Among the Bangladeshi-run test prep centers, Khan’s Tutorial is the largest and most established. Founded in Jackson Heights in 1994 by Khan’s father, a former public school math teacher and assistant principal, it now operates in six locations in New York City and one in Long Island. The newest location in Astoria opened last year. It has attracted many non-Bangladeshi students, including Eastern Europeans and Middle Easterners. In addition to the program for specialized high schools, Khan’s also offers prep programs for the SAT, Regents Exams, Advanced Placement courses, and summer programs for kindergartners through sixth graders.
“We advertise through the Bangladeshi satellite television that goes out to the rest of the country,” said Khan, referring to Bengali-language satellite channels made available through the Dish Network in the U.S. “Now we even get requests from California. But we want to maintain the quality so we have no plans to expand outside of New York.”
On a recent Sunday afternoon, dozens of students were getting ready for the upcoming Regents Exam in Khan’s modest four-room center located above a Bangladeshi deli and Guyanese restaurant on Hillside Avenue in a commercial section of Jamaica. Many of the 17 seventh graders in Roman Patwary’s math class had their hands up, eager to solve an algebra problem on the blackboard. In the room next door, students of various ages worked with tutors in small groups on English and math exercises. Many instructors and tutors in the prep center are former Khan’s students who went to specialized high schools themselves.
Instructors say their center prepares students “for a future of standardized tests.” Niloy Iqbal, a premed student at New York University who has been teaching at Khan’s since 2009, ticked off all the exams students need to enter professional schools in medicine, law and pharmacology.
Meanwhile, Iqbal said the content for the specialized high school test does not go beyond what students learn in school.
“The material is taught in school,” said Iqbal, who attended Khan’s and got into Stuyvesant. “It’s just the way they pose the questions. It’s forcing the students to think critically.”
Khan’s charges a flexible rate of $75 per week for a four-hour session. Students received a reduced rate if they sign up for long-term classes. The center offers a $3,500 package of 52 sessions and 20 workshops that comes with a guarantee of admission into a specialized high school. Khan said about 90 percent of the 80 students who signed up for the package were accepted into one of the eight specialized high schools. Those who are not accepted receive a one-month compensation course to prepare for next year. Meanwhile, Khan’s also offers help for them to get into other selective public schools such as Bard College High School Early College or Midwood High School.

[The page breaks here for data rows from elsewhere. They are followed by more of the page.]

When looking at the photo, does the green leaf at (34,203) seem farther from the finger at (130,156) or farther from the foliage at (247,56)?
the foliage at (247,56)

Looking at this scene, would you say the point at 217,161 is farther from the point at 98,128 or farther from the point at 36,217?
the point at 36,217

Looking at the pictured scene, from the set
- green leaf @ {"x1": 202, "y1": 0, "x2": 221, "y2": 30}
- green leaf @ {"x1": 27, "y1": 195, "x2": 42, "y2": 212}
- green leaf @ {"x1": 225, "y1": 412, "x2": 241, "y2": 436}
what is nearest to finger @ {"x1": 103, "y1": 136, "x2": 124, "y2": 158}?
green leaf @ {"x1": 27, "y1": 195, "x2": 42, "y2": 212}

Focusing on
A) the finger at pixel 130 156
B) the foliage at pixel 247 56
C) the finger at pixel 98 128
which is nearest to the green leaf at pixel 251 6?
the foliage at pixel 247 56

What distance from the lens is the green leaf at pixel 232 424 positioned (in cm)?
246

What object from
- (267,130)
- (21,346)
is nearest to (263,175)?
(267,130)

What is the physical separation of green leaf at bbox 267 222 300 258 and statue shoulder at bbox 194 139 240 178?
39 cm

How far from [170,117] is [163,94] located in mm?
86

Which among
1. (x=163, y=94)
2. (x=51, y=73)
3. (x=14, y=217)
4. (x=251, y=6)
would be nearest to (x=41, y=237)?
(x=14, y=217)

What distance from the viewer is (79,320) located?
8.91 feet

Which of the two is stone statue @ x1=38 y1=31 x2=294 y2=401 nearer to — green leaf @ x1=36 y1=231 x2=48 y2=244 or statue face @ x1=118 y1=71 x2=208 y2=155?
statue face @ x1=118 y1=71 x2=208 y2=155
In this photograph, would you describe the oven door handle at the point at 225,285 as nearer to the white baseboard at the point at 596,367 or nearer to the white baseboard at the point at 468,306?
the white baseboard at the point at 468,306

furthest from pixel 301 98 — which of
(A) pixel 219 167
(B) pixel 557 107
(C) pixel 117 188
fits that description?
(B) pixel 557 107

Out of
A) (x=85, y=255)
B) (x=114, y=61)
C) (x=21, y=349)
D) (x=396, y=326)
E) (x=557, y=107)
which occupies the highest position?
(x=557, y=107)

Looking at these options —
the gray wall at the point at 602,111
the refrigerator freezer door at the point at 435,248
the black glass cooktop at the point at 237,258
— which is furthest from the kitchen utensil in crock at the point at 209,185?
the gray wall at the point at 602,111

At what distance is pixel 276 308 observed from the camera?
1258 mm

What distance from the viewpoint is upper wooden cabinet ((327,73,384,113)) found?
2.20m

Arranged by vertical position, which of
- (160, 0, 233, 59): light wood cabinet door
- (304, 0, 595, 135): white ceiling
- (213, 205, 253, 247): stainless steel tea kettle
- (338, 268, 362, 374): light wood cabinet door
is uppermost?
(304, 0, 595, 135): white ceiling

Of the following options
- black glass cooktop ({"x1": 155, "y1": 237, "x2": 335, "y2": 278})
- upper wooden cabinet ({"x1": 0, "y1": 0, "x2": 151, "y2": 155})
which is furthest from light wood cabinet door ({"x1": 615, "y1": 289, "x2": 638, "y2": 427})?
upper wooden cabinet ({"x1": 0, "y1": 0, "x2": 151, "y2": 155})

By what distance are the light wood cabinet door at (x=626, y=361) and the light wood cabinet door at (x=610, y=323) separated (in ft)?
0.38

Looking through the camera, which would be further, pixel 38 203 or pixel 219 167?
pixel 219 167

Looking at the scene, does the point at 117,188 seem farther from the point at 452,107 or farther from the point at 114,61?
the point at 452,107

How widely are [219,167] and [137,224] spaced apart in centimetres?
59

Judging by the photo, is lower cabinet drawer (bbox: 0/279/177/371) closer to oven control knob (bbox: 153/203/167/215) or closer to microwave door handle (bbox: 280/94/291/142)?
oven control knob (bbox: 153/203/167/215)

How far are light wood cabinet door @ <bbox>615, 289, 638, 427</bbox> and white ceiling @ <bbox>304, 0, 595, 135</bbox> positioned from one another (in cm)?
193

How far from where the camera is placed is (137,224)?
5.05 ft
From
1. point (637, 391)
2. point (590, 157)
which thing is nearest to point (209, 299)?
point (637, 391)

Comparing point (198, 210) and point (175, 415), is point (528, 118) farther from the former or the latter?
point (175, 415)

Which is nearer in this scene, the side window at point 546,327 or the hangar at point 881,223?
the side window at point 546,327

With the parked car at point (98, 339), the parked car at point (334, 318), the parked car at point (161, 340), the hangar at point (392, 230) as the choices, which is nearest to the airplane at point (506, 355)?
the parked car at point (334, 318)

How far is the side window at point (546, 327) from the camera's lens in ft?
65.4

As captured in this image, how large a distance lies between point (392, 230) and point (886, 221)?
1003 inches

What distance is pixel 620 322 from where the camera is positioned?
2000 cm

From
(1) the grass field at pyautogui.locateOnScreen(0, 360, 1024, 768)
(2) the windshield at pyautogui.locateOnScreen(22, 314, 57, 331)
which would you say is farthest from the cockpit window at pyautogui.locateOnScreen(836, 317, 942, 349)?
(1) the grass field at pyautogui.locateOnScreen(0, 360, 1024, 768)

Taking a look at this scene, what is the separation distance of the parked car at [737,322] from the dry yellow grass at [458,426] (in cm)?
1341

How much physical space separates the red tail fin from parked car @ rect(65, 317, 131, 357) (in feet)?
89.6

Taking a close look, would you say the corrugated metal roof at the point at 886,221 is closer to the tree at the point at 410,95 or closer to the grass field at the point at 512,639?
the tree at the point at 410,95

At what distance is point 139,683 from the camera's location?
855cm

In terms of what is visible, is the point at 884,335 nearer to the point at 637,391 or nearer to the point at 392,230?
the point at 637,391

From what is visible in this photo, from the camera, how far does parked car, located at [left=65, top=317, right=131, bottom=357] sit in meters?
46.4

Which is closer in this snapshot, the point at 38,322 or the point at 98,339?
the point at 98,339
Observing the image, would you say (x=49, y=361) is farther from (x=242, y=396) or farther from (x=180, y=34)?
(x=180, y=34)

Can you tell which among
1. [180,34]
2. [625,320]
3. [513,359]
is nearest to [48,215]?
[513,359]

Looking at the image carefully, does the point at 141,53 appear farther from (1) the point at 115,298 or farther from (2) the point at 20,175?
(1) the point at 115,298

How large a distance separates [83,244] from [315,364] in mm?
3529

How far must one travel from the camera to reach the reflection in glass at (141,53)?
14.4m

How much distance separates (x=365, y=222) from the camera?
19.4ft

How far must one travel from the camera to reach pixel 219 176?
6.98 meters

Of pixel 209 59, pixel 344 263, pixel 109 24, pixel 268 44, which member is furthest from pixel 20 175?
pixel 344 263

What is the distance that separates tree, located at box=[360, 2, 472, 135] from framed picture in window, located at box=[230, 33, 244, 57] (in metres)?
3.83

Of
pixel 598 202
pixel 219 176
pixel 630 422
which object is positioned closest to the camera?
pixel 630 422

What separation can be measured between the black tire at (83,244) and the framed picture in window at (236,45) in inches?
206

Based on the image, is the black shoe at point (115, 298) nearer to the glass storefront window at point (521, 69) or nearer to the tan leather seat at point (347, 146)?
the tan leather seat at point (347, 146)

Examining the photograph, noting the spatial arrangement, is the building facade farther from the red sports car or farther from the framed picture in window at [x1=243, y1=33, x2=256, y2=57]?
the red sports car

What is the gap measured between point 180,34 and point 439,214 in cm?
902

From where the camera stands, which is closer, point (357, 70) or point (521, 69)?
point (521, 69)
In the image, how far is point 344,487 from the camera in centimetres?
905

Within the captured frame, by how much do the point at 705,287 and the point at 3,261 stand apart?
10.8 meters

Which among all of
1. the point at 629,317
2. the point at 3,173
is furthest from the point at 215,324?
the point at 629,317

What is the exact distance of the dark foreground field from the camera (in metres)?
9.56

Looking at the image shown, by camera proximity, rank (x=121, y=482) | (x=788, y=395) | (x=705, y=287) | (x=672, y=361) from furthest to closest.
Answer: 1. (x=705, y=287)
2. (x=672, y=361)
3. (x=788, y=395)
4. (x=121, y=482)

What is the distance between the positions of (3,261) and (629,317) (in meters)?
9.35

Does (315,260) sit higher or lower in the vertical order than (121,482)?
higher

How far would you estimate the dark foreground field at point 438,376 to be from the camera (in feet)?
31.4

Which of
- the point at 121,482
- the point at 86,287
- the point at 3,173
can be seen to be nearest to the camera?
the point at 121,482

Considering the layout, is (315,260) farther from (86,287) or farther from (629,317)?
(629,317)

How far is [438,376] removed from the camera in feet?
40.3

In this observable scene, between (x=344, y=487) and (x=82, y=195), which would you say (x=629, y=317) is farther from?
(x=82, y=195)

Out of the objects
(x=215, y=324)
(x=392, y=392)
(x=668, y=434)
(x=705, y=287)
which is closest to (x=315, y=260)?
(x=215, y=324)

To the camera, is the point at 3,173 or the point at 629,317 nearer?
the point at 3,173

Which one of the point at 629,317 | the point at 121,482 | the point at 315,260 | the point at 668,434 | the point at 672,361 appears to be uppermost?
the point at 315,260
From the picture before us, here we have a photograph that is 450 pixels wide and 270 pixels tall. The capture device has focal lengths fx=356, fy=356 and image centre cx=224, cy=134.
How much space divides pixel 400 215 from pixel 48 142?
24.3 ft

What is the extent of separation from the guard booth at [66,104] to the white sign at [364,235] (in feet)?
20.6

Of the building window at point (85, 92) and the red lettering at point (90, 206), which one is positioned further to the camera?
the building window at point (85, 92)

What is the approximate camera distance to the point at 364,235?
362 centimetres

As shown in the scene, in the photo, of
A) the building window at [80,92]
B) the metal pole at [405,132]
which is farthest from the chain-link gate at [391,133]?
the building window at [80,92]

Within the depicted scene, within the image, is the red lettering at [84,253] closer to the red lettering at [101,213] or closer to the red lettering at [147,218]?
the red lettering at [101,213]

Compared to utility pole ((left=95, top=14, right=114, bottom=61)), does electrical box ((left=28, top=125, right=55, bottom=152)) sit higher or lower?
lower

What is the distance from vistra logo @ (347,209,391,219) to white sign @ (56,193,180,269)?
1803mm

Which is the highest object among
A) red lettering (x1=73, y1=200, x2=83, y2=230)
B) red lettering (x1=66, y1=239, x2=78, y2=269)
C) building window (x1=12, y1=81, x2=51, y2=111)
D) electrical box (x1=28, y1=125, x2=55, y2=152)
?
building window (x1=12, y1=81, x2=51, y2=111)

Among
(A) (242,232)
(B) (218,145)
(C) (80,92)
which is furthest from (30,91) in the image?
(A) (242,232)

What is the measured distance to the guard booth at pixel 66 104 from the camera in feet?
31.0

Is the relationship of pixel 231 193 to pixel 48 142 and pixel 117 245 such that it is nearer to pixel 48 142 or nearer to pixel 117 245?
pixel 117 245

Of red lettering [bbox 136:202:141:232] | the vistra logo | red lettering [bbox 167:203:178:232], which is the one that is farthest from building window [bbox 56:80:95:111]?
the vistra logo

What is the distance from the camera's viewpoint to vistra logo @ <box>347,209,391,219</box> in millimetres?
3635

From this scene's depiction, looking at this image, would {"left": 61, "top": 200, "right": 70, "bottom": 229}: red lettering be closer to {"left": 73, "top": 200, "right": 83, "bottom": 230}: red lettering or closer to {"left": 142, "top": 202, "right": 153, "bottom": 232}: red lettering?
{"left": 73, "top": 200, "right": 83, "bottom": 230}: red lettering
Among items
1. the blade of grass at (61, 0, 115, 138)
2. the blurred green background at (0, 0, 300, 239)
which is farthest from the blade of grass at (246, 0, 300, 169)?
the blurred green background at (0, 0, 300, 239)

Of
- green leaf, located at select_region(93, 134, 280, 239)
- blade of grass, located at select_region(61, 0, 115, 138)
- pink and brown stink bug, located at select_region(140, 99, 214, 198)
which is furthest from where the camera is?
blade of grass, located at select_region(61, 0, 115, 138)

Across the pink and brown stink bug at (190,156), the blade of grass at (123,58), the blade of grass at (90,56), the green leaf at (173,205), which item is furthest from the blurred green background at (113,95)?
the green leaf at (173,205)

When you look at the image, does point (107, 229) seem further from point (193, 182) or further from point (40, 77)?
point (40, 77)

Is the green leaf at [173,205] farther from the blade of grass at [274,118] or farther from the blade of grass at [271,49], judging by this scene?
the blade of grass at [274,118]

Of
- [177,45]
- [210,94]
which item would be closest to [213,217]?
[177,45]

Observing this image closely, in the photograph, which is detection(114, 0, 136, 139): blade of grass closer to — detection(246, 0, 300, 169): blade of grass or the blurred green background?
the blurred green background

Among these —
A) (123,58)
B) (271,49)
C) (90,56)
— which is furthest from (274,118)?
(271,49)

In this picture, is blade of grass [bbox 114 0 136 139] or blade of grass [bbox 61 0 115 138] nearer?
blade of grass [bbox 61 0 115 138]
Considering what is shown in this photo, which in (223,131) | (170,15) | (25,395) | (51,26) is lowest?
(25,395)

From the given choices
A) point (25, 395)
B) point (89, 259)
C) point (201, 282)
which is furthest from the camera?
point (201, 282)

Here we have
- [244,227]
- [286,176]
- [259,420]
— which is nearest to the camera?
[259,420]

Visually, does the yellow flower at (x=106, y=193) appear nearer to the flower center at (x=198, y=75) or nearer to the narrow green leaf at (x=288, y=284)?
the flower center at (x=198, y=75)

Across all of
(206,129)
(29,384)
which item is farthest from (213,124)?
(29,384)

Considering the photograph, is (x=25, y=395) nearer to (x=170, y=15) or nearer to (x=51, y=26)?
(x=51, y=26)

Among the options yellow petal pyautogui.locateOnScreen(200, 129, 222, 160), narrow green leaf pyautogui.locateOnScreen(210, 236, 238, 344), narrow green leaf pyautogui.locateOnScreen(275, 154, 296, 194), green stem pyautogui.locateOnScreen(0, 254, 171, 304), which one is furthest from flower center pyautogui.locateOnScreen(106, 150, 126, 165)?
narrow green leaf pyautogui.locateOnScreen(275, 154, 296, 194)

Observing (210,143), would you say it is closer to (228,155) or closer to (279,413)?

Khan’s Tutorial has begun to advertise in more low-income communities which historically have a low number of students in specialized high schools. In March, Khan’s launched a 12-week SAT prep program in partnership with the Bedford Central Presbyterian Church in Bedford-Stuyvesant in Brooklyn at about half price.
When asked about options for students whose families cannot afford even the discounted rate, Khan said there is a free city-run program for eligible students. New York Specialized High School Institute, a 22-month test prep program, is available for 6th and 7th graders who receive free lunch, have good grades and attendance records. They also need to have at least average on state math and English exams.
For the ambitious Baidya, getting into Stuyvesant is just the beginning of his academic journey.
“I want to be an architect,” Baidya said, adding that his number one college choice is Massachusetts Institute of Technology. He said he plans to take advantage of Stuyvesant’s participation in the Youth in Engineering and Science (YES) Summer Research Program and MIT Summer Research Science Institute.
But his test prep days at Khan’s aren’t likely to end anytime soon. “I heard the SAT is difficult,” said Baidya. “I will probably be back for it.”